Showing posts with label Rehabilitation. Show all posts
Showing posts with label Rehabilitation. Show all posts

Thursday, November 15, 2012

New Prison Reform Advocates?

An interesting article in the latest issue of Washington Monthly explains how and why political conservatives have recently taken up the cause of prison reform.  David Dagan and Steven M. Teles point out that "[t]he 2012 Republican platform declares, 'Prisons should do more than punish; they should attempt to rehabilitate and institute proven prisoner reentry systems to reduce recidivism and future victimization.'”  Also, a "rogue’s gallery of conservative crime warriors" now apparently support Newt Gingrich's view that "[t]here is an urgent need to address the astronomical growth in the prison population, with its huge costs in dollars and lost human potential.”  Rehabilitation?  Lost human potential?  Hmmm......    

Friday, November 2, 2012

Children of the Incarcerated

The Sentencing Project has just released a new report entitled Video Visits for Children Whose Parents Are Incarcerated: In Whose Best Interest?  Written by research analyst Susan D. Phillips, the report looks at those situations in which video visits would be a positive addition to visitation procedures, especially in light of the fact that a majority of parent-prisoners are incarcerated more than 100 miles from their children.  However, she also looks at those instances when such visits would undermine personal relationships and concludes that "Children may benefit from video visitation if it increases opportunities for them to communicate with their parents [b]ut video visitation is not a substitute for in-person contact visits, particularly for infants and young children." Some of the technical and practical aspects of video visitation are also discussed.  Another, more technical report on video visitation from the Vermont Legislative Research Service was released in May 2011.  Prison Video Conferencing, prepared for Vermont Representative Peg Andrews, also discusses the use of this technology in a number of other states.

Friday, September 7, 2012

Georgia State University Prison Initiative

An interesting project has been posted on Kickstarter (a funding platform for independent projects): One Nation, Behind Bars: Ed Solutions for Mass Incarceration. A Georgia State film student is looking to raise another $1200 by midnight tomorrow to fund his senior thesis project, described as a

quality student produced, directed, and edited 45-minute to 1-hour documentary film [that] will investigate and discuss the societal advantages and ever-growing need for education programs in the U.S. Prison System ... by focusing on The Georgia State University Prison Initiative, a service-learning project that brings together 15 GSU students ... and 15 volunteer inmates at Philips State Prison just outside of Atlanta in order to study literature, discuss contemporary societal issues, and increase inmate and student literary and social competency.

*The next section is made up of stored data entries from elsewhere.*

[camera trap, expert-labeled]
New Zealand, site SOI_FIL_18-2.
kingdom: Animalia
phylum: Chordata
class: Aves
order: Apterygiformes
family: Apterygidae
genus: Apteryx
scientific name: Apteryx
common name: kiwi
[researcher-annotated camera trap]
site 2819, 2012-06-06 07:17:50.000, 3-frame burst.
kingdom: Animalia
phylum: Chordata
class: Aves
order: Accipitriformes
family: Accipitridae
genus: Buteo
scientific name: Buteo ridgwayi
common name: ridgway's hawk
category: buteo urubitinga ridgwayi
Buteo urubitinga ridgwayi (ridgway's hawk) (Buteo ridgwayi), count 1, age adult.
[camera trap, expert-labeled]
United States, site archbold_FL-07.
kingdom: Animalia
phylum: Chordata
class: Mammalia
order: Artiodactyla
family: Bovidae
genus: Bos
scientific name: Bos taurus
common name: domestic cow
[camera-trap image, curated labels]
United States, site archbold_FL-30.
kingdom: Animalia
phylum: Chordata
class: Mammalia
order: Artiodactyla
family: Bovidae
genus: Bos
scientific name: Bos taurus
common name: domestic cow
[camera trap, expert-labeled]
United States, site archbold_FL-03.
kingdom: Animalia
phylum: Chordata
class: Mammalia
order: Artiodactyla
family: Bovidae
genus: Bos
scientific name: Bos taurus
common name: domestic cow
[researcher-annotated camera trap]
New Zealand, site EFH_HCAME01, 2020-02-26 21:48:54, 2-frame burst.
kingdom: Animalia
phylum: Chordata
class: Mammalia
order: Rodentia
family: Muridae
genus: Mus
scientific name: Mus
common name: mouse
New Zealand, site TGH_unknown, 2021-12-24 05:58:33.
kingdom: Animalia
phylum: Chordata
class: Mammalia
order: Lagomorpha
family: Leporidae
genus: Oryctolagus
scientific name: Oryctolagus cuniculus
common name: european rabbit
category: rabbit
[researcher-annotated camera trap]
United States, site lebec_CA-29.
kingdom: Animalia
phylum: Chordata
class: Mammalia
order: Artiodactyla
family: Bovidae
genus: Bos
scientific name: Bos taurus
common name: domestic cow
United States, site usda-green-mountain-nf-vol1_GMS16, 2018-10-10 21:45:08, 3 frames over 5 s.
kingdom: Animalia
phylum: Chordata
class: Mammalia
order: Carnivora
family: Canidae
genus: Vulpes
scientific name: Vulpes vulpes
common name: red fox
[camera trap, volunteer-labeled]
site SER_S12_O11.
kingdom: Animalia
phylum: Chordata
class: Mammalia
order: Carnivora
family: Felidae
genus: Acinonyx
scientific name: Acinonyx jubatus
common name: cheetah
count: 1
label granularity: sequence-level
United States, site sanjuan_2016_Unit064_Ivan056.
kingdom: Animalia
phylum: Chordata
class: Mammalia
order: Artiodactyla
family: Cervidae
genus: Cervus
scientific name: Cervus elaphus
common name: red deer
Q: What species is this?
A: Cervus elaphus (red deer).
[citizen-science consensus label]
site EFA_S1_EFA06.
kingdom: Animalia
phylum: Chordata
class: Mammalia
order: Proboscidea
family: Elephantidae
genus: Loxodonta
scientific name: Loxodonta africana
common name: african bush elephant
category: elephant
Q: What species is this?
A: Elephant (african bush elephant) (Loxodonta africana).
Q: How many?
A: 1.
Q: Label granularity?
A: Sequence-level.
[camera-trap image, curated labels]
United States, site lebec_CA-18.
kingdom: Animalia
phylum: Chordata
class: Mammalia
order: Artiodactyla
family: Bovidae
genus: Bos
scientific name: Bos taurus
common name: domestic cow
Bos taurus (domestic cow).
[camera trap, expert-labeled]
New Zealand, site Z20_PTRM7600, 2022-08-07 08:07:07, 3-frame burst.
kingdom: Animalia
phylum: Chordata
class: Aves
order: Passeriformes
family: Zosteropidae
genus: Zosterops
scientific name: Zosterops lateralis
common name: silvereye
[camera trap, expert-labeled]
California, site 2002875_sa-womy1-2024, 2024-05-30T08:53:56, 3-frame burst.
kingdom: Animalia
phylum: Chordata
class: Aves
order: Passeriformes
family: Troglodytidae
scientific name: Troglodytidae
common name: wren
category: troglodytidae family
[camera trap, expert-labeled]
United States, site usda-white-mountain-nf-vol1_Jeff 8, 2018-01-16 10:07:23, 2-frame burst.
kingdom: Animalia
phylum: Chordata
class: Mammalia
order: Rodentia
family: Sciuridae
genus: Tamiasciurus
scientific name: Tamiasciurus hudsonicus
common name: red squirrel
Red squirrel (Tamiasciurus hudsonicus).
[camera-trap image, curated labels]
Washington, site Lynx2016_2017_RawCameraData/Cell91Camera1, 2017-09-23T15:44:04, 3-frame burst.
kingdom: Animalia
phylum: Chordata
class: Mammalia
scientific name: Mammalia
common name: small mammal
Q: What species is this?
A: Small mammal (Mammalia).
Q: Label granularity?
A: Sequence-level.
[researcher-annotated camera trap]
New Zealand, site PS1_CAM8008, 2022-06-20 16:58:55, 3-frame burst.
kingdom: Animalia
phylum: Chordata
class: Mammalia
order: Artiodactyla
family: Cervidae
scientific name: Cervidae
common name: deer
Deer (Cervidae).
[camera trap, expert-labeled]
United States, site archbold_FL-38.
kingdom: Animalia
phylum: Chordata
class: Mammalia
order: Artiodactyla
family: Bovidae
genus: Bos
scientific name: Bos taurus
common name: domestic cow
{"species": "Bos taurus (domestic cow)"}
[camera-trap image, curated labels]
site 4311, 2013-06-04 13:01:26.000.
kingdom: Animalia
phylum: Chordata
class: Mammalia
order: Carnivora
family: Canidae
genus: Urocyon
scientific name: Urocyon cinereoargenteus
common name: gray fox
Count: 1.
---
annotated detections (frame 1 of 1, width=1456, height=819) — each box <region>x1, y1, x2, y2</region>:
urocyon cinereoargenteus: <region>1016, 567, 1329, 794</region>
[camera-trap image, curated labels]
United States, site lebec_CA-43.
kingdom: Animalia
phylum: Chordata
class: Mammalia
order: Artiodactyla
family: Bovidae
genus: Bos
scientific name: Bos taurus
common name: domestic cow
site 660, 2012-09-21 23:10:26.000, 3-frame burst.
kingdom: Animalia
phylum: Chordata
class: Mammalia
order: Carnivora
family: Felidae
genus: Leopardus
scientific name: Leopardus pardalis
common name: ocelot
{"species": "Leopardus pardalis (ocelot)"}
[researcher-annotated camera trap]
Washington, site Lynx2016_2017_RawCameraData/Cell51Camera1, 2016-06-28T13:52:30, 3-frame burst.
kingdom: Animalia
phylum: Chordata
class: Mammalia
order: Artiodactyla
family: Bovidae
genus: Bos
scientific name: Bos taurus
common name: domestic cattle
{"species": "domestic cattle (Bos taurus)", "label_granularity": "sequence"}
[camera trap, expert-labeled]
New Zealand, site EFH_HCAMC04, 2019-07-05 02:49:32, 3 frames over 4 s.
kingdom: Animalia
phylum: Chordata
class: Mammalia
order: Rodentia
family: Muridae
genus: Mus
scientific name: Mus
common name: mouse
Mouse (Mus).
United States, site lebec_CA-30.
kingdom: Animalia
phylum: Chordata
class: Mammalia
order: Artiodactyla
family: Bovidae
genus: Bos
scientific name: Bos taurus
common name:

Just like PBS, there are rewards for contributing so, if you're interested and have a few bucks to share .... 

Tuesday, July 17, 2012

Juvenile offenders and life without parole

Available on SSRN: "The Paradox of Graham v. Florida and the Juvenile Justice System" by federal district court law clerk (C.D. Cal.) Aaron Sussman, forthcoming in the Vermont Law Review. The author analyzes a series of Supreme Court decisions on sentences for juveniles that foreclose any possibility of parole, including Graham v. Florida (2010) as well as the recent Miller v. Alabama/Jackson v. Hobbs decision.  He finds "a sharp disjuncture emerges between the Supreme Court’s language and the realities of the criminal justice system, a disjuncture that, in the context of Graham and its progeny, helps preserve the perception of legitimacy but may inhibit even small steps toward improving the conditions and rehabilitative potential of the juvenile justice system."